■ PROMPT:
Reproduce the items word for word, beginning with the line that contains "Observing point (832, 399), would" and continuing through the end of the items, with both ends included. Leave the pictures out of your answer.
++++
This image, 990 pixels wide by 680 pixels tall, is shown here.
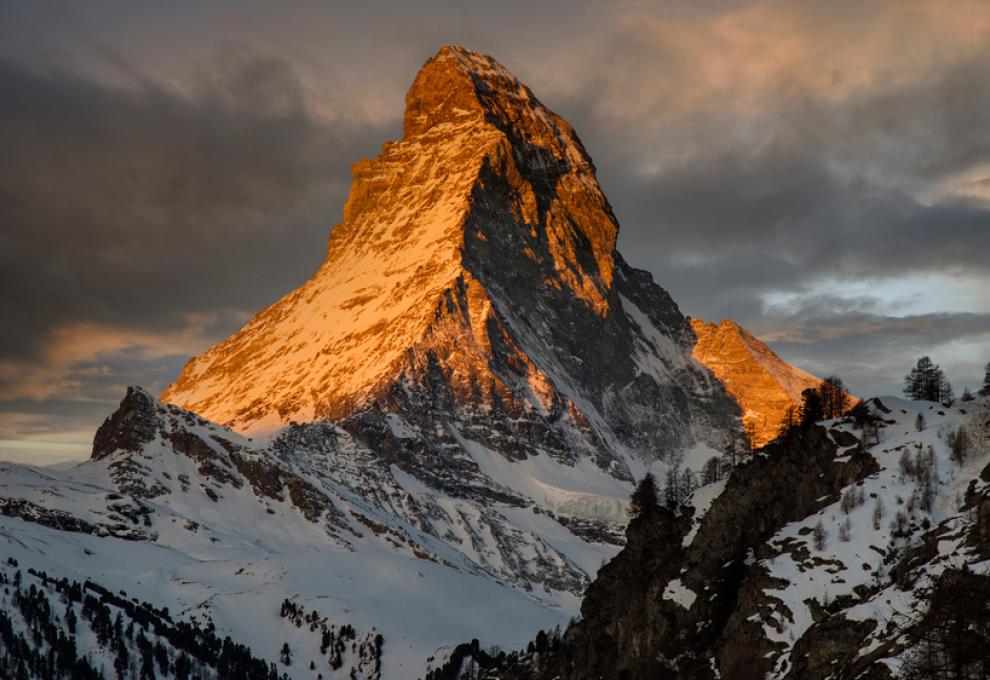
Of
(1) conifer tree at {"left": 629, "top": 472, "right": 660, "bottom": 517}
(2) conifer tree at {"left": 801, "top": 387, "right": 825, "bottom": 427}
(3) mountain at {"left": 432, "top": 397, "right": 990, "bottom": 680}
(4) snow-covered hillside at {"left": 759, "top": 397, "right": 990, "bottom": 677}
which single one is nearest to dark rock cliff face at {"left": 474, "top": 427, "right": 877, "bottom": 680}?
(3) mountain at {"left": 432, "top": 397, "right": 990, "bottom": 680}

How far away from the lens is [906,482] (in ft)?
368

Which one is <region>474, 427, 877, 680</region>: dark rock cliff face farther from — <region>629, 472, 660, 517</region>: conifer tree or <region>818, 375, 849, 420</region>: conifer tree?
<region>818, 375, 849, 420</region>: conifer tree

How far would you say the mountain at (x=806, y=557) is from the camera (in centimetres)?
9281

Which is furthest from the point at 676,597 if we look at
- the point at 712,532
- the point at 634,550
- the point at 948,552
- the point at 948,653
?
the point at 948,653

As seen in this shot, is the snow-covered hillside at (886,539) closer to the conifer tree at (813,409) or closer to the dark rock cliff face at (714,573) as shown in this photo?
the dark rock cliff face at (714,573)

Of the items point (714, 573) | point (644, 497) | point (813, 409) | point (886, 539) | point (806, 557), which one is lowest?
point (714, 573)

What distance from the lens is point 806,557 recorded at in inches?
4213

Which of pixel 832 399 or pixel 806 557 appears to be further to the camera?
pixel 832 399

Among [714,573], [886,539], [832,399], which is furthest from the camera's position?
[832,399]

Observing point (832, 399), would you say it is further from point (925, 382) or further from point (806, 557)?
point (806, 557)

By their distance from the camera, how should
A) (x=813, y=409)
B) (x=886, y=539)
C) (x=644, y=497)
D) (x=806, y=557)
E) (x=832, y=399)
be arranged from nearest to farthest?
(x=886, y=539) → (x=806, y=557) → (x=813, y=409) → (x=644, y=497) → (x=832, y=399)

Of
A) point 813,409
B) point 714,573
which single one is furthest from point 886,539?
point 813,409

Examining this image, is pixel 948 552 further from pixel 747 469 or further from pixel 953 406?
pixel 953 406

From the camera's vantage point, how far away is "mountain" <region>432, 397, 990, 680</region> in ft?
305
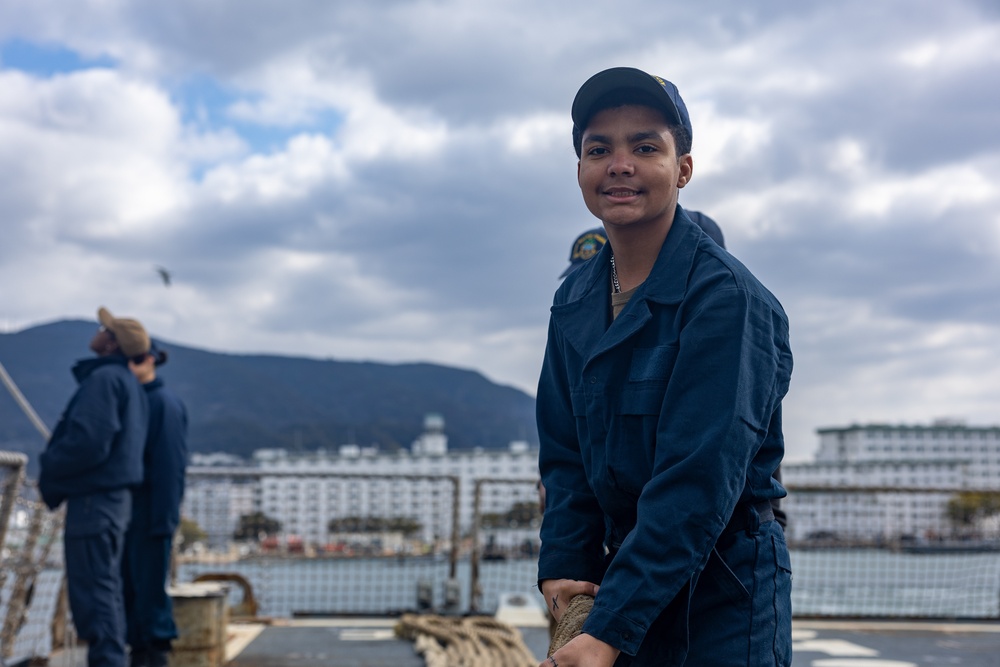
++++
■ TASK OUTPUT:
Observing point (832, 399), would you say it is further from point (925, 382) or further from point (806, 557)?
point (806, 557)

By their distance from the camera, how should
A) (x=813, y=409)
B) (x=886, y=539)
C) (x=644, y=497)
D) (x=806, y=557)
E) (x=832, y=399)
be arranged from nearest to farthest?
(x=886, y=539) → (x=806, y=557) → (x=813, y=409) → (x=644, y=497) → (x=832, y=399)

Of
A) point 813,409
B) point 714,573
which single one is furthest from point 886,539?
point 813,409

Examining this image, is pixel 948 552 further from pixel 747 469 or further from pixel 953 406?
pixel 953 406

From the camera's vantage point, how far away is "mountain" <region>432, 397, 990, 680</region> in ft?
305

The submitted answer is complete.